Task instructions
Extend the news report on the IRS tax liens against Vratsinas and his companies, starting right after its final paragraph.

Reading text

In addition to $3.8 million in Internal Revenue Service liens reported in the the Oct. 12 Business Record, liens totaling another $2.9 million tax have been filed against one of the companies.

However, Christopher James, an attorney with Davis Brown Law Firm who is representing Vratsinas and his companies in the tax case, disputed the $6.7 million figure, saying it could represent liens that have been carried forward and included in later filings. The numbers also  do not reflect payments that have been made to date to reduce the balance, he said.

Also this week, one of the businesses that hired a Vratsinas company to handle its payroll, filed a police report in West Des Moines. alleging criminal theft charges are warranted. 

Unraveling the story involves seeing the relationships of  several companies, all owned by Vratsinas, that are being sued by the IRS. The companies, like the tax debt, can appear to be a moving target.

To the public, the company was InFocus Partners, which offered varying degrees of human resources services, primarily to businesses of eight to 10 employees. It is estimated that the West Des Moines company processes payroll, manages benefits and provides other services for 900 workers, most of them in Iowa.

In the background, InFocus Partners’ parent company is Iowa Construction Logistics Inc., created in 2001 to lease employees to John Vratsinas Commercial Contractors Inc. Vratsinas owned both companies. The construction company has changed names and, for the most part, is defunct after having a financial reorganization plan in federal bankruptcy court in June 2009.

In 2008, Iowa Construction Logistics spun off a company called ICL Staffing LLC, and expanded services from leasing employees to the construction industry to handling human resources for a broad range of businesses.

In December 2011, Vratsinas created ICL Staffing Inc. and registered it in the state of Delaware. At the time, InFocus partners experienced a division of labor of sorts, with its payroll services handled by ICL Staffing LLC and ICL Staffing Inc. acting as a professional employer organization that offered a full range of human resources services.

Whatever the name, the companies and Vratsinas racked up federal tax liens that resulted from failure to make payroll tax payments that it had collected from its clients.

Vratsinas, as an individual, faces about $2 million in penalties that are levied against the “responsible” person who controls the payment of withholding tax deductions to the federal government.

Iowa Construction Logistics owes $619,155 in unpaid withholding taxes, according to court records.

ICL Staffing LLC owes the federal government nearly $2.9 million for withholding taxes that should have been paid between September 2009 and October of this year. The company began processing payroll taxes only this year, after ICL Staffing Inc. was created.

Entries supplied

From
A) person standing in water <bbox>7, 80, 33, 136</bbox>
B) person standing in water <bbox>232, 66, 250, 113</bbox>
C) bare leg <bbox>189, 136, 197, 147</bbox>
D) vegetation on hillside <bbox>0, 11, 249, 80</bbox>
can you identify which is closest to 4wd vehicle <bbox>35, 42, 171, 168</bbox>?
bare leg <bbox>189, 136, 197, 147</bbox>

Exercise result
ICL Staffing Inc. owes nearly $1.2 million in withholding taxes that were due in March and June of this year.

Greater Des Moines businesses learned that they faced potential liability for taxes they thought had been paid by the many faces of InFocus when they were contacted recently by the Internal Revenue Service.

William Smith, an attorney representing a Des Moines excavating company that was contacted by the IRS, said it is difficult to tell exactly how much of his client’s taxes have been paid.

Priority Excavating paid about $850,000 to InFocus to cover its payroll costs. The ecavating company claims in a West Des Moines police report filed by its owner that it has been the victim of a major theft.

Smith said he would be happy just to have the tax bill paid, and InFocus attorney James said that taxes due from the ICL Staffing Inc. arm of InFocus will be paid by the middle of next week.

In late 2011, Vrastinas assigned new titles to InFocus staff, naming Charles Ganske, who went to work as a salesman for the company in 2009, as president.

Ganske and other staff quit the company two weeks ago. Ganske declined comment and the Business Record has not been able to reach Vratsinas for comment.

Nonetheless, in late 2011, InFocus moved from its offices at 5930 Grand Ave. in West Des Moines, where business acquaintances have said Vratsinas had the “Taj Mahal” of executive sites, to offices across a parking lot at 5950 Grand Ave.

Vratsinas’ construction company developed the business park. The building at 5930 Grand sold in January for nearly $4.4 million to Wright Service Corp. The deed was signed by Vratsinas’ father, Gus, who founded a Little Rock, Ark., construction company that was the general contractor for Jordan Creek Town Center.

Vratsinas’ home in West Des Moines is listed for sale for $1.3 million.